Un corpus : réseau et correspondance de Henri-Raymond Casgrain

La correspondance de l’écrivain et animateur littéraire Henri-Raymond Casgrain n’est jusqu’ici connue que grâce à la publication des lettres échangées avec le poète emblématique Octave Crémazie durant l’exil en France de ce dernier, datées du 2 avril 1864 au 13 août 1877 [11]. Ce corpus de 14 lettres au total, bien qu’incontournable surtout pour l’histoire de la critique littéraire (la lettre du 10 août 1866 sur la « société d’épiciers » a été abondamment citée), ne représente, il va sans dire, qu’une mince fraction des 5 000 lettres qui composent l’ensemble des échanges épistoliers entretenus par Casgrain. L’importance accordée à l’oeuvre du poète national Octave Crémazie, d’abord exprimée par le critique littéraire Casgrain qui fut le premier à faire connaître cette correspondance, a relégué dans l’ombre le quotidien et les échanges entre tous les autres intellectuels du réseau casgrainien.
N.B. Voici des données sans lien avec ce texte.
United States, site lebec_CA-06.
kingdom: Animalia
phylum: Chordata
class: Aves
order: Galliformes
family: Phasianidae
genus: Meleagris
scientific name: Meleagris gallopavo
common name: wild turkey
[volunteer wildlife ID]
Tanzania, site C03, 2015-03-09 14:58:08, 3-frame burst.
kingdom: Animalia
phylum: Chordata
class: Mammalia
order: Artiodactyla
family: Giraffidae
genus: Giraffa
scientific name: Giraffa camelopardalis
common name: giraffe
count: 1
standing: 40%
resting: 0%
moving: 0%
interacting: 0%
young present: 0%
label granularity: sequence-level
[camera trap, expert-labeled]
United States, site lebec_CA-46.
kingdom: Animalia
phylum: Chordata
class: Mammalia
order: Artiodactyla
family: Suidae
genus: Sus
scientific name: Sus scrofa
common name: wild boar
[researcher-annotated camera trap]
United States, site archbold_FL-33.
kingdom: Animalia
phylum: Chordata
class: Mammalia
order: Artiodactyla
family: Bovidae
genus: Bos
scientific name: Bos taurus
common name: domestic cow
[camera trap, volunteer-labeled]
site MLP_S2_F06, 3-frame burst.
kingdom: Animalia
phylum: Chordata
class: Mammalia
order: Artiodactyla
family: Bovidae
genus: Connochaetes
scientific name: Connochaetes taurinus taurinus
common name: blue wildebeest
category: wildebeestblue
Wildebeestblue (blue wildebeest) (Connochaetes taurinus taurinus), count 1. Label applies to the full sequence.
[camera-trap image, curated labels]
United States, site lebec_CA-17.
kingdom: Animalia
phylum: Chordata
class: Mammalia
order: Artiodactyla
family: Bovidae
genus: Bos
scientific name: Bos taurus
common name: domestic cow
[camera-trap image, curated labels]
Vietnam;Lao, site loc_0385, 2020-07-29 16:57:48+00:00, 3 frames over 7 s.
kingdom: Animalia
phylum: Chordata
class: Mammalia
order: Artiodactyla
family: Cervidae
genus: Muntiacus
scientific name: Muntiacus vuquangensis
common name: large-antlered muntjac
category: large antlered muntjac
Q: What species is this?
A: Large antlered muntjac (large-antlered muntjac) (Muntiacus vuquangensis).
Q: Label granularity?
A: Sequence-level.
L’édition critique toute récente de la correspondance générale de la romancière Laure Conan [12] livre enfin les 12 lettres échangées avec celui qu’elle appelle le « père de la littérature nationale ». Cependant, cela demeure insuffisant. Un nombre considérable de lettres d’autres écrivains parmi les 850 correspondants de Casgrain, comme Alfred Garneau, Joseph Marmette, Antoine Gérin-Lajoie, Pierre-Joseph-Olivier Chauveau pour ne nommer que ceux-là, méritent d’être connues afin de montrer le processus de création, non seulement des oeuvres particulières de ces écrivains, mais également celui qu’ils partagent au sein d’un réseau désireux de créer une littérature nationale.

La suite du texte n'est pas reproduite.